__QUESTIONS TO ANSWER__:
**a)** In the article on preserving the dignity of the House, to what date was Hon Arvin Boolell's constitutional case adjourned?
**b)** From the article on preserving the dignity of the House, return the passage starting at "Whether our democracy" and ending at "in drafting legislation.", copied word for word.

__SOURCE PASSAGE__:

Preserving the Dignity of the House


The constitutional case lodged by Hon Arvin Boolell, who has challenged his suspension for eight sessions of the National Assembly and which is, in his view, a violation of his constitutional rights, was called before Judges Karuna Devi Gunesh Balaghee and Denis Mootoo on Monday; it has been adjourned to November 23 before the Master and Registrar. His complaint is directed against the Speaker, Sooroojdev Phokeer, the Prime Minister, Pravind Jugnauth and the Clerk of the National Assembly.  Dr Arvin Boolell has accused the Speaker of “bias and in favour of the majority in the House”, and cites 20 occasions between February 28, 2020 and July 20, 2021, where the Speaker’s decisions would have been biased  against Opposition MPs.

Inspite of the current anxiety that has gripped large swathes of the population with respect to the resurgence of Covid-19 cases and the increasing number of deaths, it is important that the long-drawn tussle between the Opposition and the Speaker be thrashed out for the good name of the country and its reputation. That is why Hon Boolell and Hon Shakeel Mohamed, who has also challenged the Speaker’s decision to expel and suspend him from Parliament, have been well advised to pursue their constitutional challenge for the sake of the country’s image — if only to obtain a pronouncement of the Supreme Court on the speakership of Mr Phokeer as well as in a bid to preserve the dignity of duly elected MPs and that of Parliament.

We understand the reasons why Supreme Courts in Westminster-style democracies are somewhat reluctant to intervene in the conduct of honourable members in their august parliamentary Houses and even those of a Speaker who is felt to be overstepping his bounds. In most such places, we are dealing with matured democracies which respect not only the letter of the law but also its spirit. Given the numerical majority on one side, such Speakers use a deft touch or a touch of humour to defuse tense situations or prevent them from arising in the first place. In many cases, those imbibed with such a democratic spirit tend to bend over backward to ensure Opposition members have their rightful and often meaningful say while clearly, government will have its way. We need not belabour the point but we can all watch extracts of authoritative but sensitive handling of House matters in the often charged atmospheres of Indian Parliament.

Whether our democracy is still young and therefore liable to various vagaries or departures is beside the point. Parliament is too important an institution in a representative democracy like ours for its functionings to be allowed to be sapped by any dysfunction whatsoever. Besides representing the electorate and making laws, its other function is to hold the government accountable for its decisions and scrutinise its functioning through debates and parliamentary questions set by the Opposition. Its critical views and remarks can in effect be helpful to government in addressing issues or sorting out problems which it may not have foreseen in drafting legislation.

__GIVEN DATA__:
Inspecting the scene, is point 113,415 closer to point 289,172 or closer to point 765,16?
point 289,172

__SOLUTIONS TO THE PROBLEMS__:
**a)** November 23, before the Master and Registrar.

**b)**
Whether our democracy is still young and therefore liable to various vagaries or departures is beside the point. Parliament is too important an institution in a representative democracy like ours for its functionings to be allowed to be sapped by any dysfunction whatsoever. Besides representing the electorate and making laws, its other function is to hold the government accountable for its decisions and scrutinise its functioning through debates and parliamentary questions set by the Opposition. Its critical views and remarks can in effect be helpful to government in addressing issues or sorting out problems which it may not have foreseen in drafting legislation.